*Le problème*:
Poursuivez l'article sur le livre consacré au viol en reprenant juste après sa dernière phrase.

*Texte à examiner*:
┄┄┄┄┄┄┄┄┄┄
Société Le viol : un crime passé sous silence

Détail de la couverture du livre « Le Viol, un crime presque ordinaire »

Couverture du livre « Le Viol, un crime presque ordinaire »« L’idée nous est venue à la suite du témoignage d’une amie qui avait été victime de viol. On s’est alors dit qu’on était sûrement pétries de beaucoup de préjugés. On a voulu réagir avec ce qu’on savait faire, c’est-à-dire notre métier de journaliste. » C’est ainsi que Nolwenn Weiler présente le livre Le Viol, un crime presque ordinaire, qu’elle vient d’écrire avec Audrey Guiller aux éditions du Cherche Midi.

Leur amie avait été victime d’un viol – comme 75 000 femmes chaque année en France – et les deux journalistes rennaises ont commencé une longue enquête « au-delà de l’émotion », faite de témoignages de victimes mais surtout de rencontres avec toutes celles et ceux qui leur viennent en aide.
┄┄┄┄┄┄┄┄┄┄
*Données fournies*:
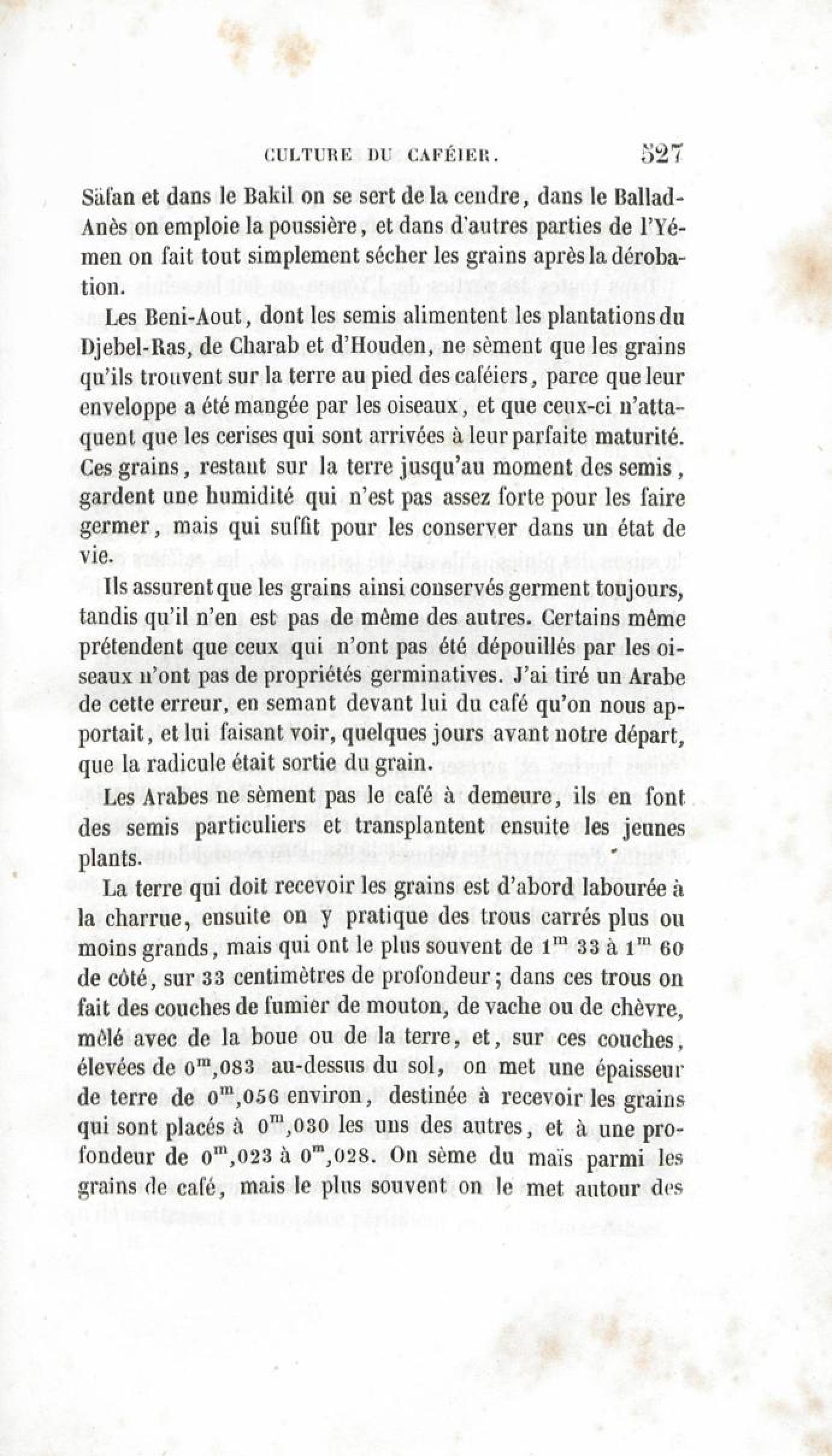 CULTURE DU CAFÉIER. 527

Säfan et dans le Bakil on se sert de la cendre, dans le Ballad-Anès on emploie la poussière, et dans d'autres parties de l'Yémen on fait tout simplement sécher les grains après la dérobation.

Les Beni-Aout, dont les semis alimentent les plantations du Djebel-Ras, de Charab et d'Houden, ne sèment que les grains qu'ils trouvent sur la terre au pied des caféiers, parce que leur enveloppe a été mangée par les oiseaux, et que ceux-ci n'attaquent que les cerises qui sont arrivées à leur parfaite maturité. Ces grains, restant sur la terre jusqu'au moment des semis, gardent une humidité qui n'est pas assez forte pour les faire germer, mais qui suffit pour les conserver dans un état de vie.

Ils assurent que les grains ainsi conservés germent toujours, tandis qu'il n'en est pas de même des autres. Certains même prétendent que ceux qui n'ont pas été dépouillés par les oiseaux n'ont pas de propriétés germinatives. J'ai tiré un Arabe de cette erreur, en semant devant lui du café qu'on nous apportait, et lui faisant voir, quelques jours avant notre départ, que la radicule était sortie du grain.

Les Arabes ne sèment pas le café à demeure, ils en font des semis particuliers et transplantent ensuite les jeunes plants.

La terre qui doit recevoir les grains est d'abord labourée à la charrue, ensuite on y pratique des trous carrés plus ou moins grands, mais qui ont le plus souvent de $1^m$ 33 à $1^m$ 60 de côté, sur 33 centimètres de profondeur; dans ces trous on fait des couches de fumier de mouton, de vache ou de chèvre, mêlé avec de la boue ou de la terre, et, sur ces couches, élevées de $0^m$,083 au-dessus du sol, on met une épaisseur de terre de $0^m$,056 environ, destinée à recevoir les grains qui sont placés à $0^m$,030 les uns des autres, et à une profondeur de $0^m$,023 à $0^m$,028. On sème du maïs parmi les grains de café, mais le plus souvent on le met autour des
┄┄┄┄┄┄┄┄┄┄
*Résultat de l'exercice*:
L’objectif pour les deux jeunes femmes : voir comment on « gère » le viol en France que se soit au niveau de la prise en charge des victimes, de celle des agresseurs, de l’aide financière et juridique apportée aux femmes, et des médias qui traitent les affaires comme des faits divers et sans analyse sur le fond. L’ouvrage, très documenté est une « compilation d’analyses de personnes compétentes », parmi lesquelles Emmanuelle Piet et Marie-France Casalis, du Collectif féministe contre le viol. C’est aussi un constat plutôt sombre : un suivi aléatoire, parfois coûteux voire maltraitant, des coupables rarement condamnés et surtout une lourde chape de silence.

Préférer « Evitez de violer » à « Evitez d’être violées »

Ce travail de fourmis de plusieurs années leur a aussi réservé son lot de surprises. « Beaucoup de femmes de notre entourage sont venues nous parler, témoignent-elles. Et nous avons expérimenté vraiment ce qui pour nous n’étaient encore que des chiffres : une femme sur six en France est victime de violences sexuelles. » Autre surprise, et pas des moindres, des hommes venus leur dire qu’ils prenaient conscience de s’être un jour rendu coupable de rapports non consentis.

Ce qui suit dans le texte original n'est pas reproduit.